What IS opera? Contributors to The Oxford Handbook of Opera respond to this deceptively simple question with a rich and compelling exploration of opera's adaption to changing artistic and political currents. Fifty of the world's most respected scholars cast opera as a fluid entity that continuously reinvents itself in a reflection of its patrons, audience, and creators. The synergy of power, performance, and identity recurs thematically throughout the volume's major topics: Words, Music, and Meaning; Performance and Production; Opera and Society; and Transmission and Reception.
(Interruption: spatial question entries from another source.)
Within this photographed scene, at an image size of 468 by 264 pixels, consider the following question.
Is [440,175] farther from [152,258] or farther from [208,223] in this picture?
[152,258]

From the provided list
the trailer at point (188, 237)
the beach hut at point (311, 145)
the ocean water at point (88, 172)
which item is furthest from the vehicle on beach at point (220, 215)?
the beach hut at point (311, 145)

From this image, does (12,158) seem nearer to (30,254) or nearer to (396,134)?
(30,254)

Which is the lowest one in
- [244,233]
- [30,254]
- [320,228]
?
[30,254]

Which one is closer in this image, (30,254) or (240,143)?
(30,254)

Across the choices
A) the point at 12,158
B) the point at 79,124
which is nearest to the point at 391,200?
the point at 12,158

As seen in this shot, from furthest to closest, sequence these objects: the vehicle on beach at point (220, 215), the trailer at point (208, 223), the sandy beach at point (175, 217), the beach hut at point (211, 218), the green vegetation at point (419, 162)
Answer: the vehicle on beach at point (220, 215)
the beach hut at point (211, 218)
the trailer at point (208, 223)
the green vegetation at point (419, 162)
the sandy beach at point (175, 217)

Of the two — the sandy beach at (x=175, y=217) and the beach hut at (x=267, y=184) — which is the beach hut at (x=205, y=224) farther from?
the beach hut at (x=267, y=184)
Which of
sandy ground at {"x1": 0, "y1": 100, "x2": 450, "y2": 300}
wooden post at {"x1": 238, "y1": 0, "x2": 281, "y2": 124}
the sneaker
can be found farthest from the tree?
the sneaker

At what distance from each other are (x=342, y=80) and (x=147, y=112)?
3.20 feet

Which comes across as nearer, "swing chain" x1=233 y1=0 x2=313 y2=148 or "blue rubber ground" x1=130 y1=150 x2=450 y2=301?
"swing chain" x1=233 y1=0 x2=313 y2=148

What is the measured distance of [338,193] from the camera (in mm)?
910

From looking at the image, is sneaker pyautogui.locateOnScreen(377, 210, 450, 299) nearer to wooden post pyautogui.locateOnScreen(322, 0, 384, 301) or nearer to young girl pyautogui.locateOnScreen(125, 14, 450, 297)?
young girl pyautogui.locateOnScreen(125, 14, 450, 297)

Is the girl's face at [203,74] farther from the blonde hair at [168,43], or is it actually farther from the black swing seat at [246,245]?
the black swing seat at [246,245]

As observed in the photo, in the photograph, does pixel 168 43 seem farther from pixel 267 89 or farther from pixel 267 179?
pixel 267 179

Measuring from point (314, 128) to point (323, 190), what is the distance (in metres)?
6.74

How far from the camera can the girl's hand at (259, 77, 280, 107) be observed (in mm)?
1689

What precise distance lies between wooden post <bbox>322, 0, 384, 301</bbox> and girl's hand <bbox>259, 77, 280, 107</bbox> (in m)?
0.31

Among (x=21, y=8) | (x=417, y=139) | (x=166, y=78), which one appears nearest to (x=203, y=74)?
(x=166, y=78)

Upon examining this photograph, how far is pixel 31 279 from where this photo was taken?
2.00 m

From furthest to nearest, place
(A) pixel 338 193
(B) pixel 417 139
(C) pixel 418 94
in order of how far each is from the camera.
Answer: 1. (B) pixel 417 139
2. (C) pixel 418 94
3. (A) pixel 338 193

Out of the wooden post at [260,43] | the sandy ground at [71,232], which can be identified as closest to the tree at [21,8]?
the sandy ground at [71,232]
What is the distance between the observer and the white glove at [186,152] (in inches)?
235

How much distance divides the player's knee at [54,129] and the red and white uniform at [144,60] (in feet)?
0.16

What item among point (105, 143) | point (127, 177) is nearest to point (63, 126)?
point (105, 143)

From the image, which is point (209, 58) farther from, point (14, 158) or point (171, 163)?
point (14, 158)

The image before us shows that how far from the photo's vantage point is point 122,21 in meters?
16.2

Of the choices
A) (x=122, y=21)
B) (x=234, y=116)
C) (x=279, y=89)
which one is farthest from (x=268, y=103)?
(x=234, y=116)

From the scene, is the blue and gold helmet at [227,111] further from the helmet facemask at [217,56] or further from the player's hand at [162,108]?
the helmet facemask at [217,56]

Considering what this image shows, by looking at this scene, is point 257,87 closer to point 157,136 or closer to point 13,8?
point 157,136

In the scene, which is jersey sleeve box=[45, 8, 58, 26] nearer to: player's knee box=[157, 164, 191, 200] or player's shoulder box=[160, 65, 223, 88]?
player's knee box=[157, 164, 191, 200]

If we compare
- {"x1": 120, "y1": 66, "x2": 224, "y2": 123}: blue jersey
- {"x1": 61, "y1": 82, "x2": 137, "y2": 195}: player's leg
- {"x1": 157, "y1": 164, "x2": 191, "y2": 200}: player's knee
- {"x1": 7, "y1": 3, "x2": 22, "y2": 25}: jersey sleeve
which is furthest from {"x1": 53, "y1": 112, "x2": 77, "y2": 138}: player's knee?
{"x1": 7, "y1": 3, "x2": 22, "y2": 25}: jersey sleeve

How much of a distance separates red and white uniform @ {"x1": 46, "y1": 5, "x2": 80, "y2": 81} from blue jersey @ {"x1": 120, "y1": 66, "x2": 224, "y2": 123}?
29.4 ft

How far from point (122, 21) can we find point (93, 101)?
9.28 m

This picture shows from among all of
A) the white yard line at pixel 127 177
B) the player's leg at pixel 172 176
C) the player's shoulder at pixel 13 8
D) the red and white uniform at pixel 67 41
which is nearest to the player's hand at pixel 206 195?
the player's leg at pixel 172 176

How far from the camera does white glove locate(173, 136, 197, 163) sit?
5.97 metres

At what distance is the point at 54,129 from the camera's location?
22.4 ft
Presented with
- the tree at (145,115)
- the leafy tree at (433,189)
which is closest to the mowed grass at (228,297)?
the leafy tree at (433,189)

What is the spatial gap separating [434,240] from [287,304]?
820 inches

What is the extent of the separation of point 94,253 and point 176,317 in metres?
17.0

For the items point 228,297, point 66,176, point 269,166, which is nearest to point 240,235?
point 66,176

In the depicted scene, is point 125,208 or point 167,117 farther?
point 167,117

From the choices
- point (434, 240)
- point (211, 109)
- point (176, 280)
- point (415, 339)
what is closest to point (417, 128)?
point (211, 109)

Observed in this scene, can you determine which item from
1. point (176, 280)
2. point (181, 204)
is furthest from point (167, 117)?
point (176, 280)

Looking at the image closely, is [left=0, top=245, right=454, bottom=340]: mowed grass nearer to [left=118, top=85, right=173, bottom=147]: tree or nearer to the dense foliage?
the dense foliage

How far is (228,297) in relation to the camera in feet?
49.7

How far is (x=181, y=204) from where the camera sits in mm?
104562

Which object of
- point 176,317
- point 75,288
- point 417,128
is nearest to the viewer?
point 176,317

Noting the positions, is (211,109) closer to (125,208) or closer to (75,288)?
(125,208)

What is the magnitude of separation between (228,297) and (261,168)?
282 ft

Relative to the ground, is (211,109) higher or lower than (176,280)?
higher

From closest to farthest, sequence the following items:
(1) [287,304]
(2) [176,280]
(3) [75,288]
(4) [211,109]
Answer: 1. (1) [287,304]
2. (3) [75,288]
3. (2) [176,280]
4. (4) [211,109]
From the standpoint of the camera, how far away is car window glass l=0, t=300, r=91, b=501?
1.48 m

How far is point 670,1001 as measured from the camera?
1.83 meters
Individual essays engage with repertoire from Monteverdi, Mozart, and Meyerbeer to Strauss, Henze, and Adams in studies of composition, national identity, transmission, reception, sources, media, iconography, humanism, the art of collecting, theory, analysis, commerce, singers, directors, criticism, editions, politics, staging, race, and gender. The title of the penultimate section, Opera on the Edge, suggests the uncertainty of opera's future: is opera headed toward catastrophe or have social and musical developments of the last hundred years stimulated something new and exciting, and, well, operatic? In an epilogue to the volume, a contemporary opera composer speaks candidly about opera composition today. The Oxford Handbook of Opera is an essential companion to scholars, educators, advanced students, performers, and knowledgeable listeners: those who simply love opera.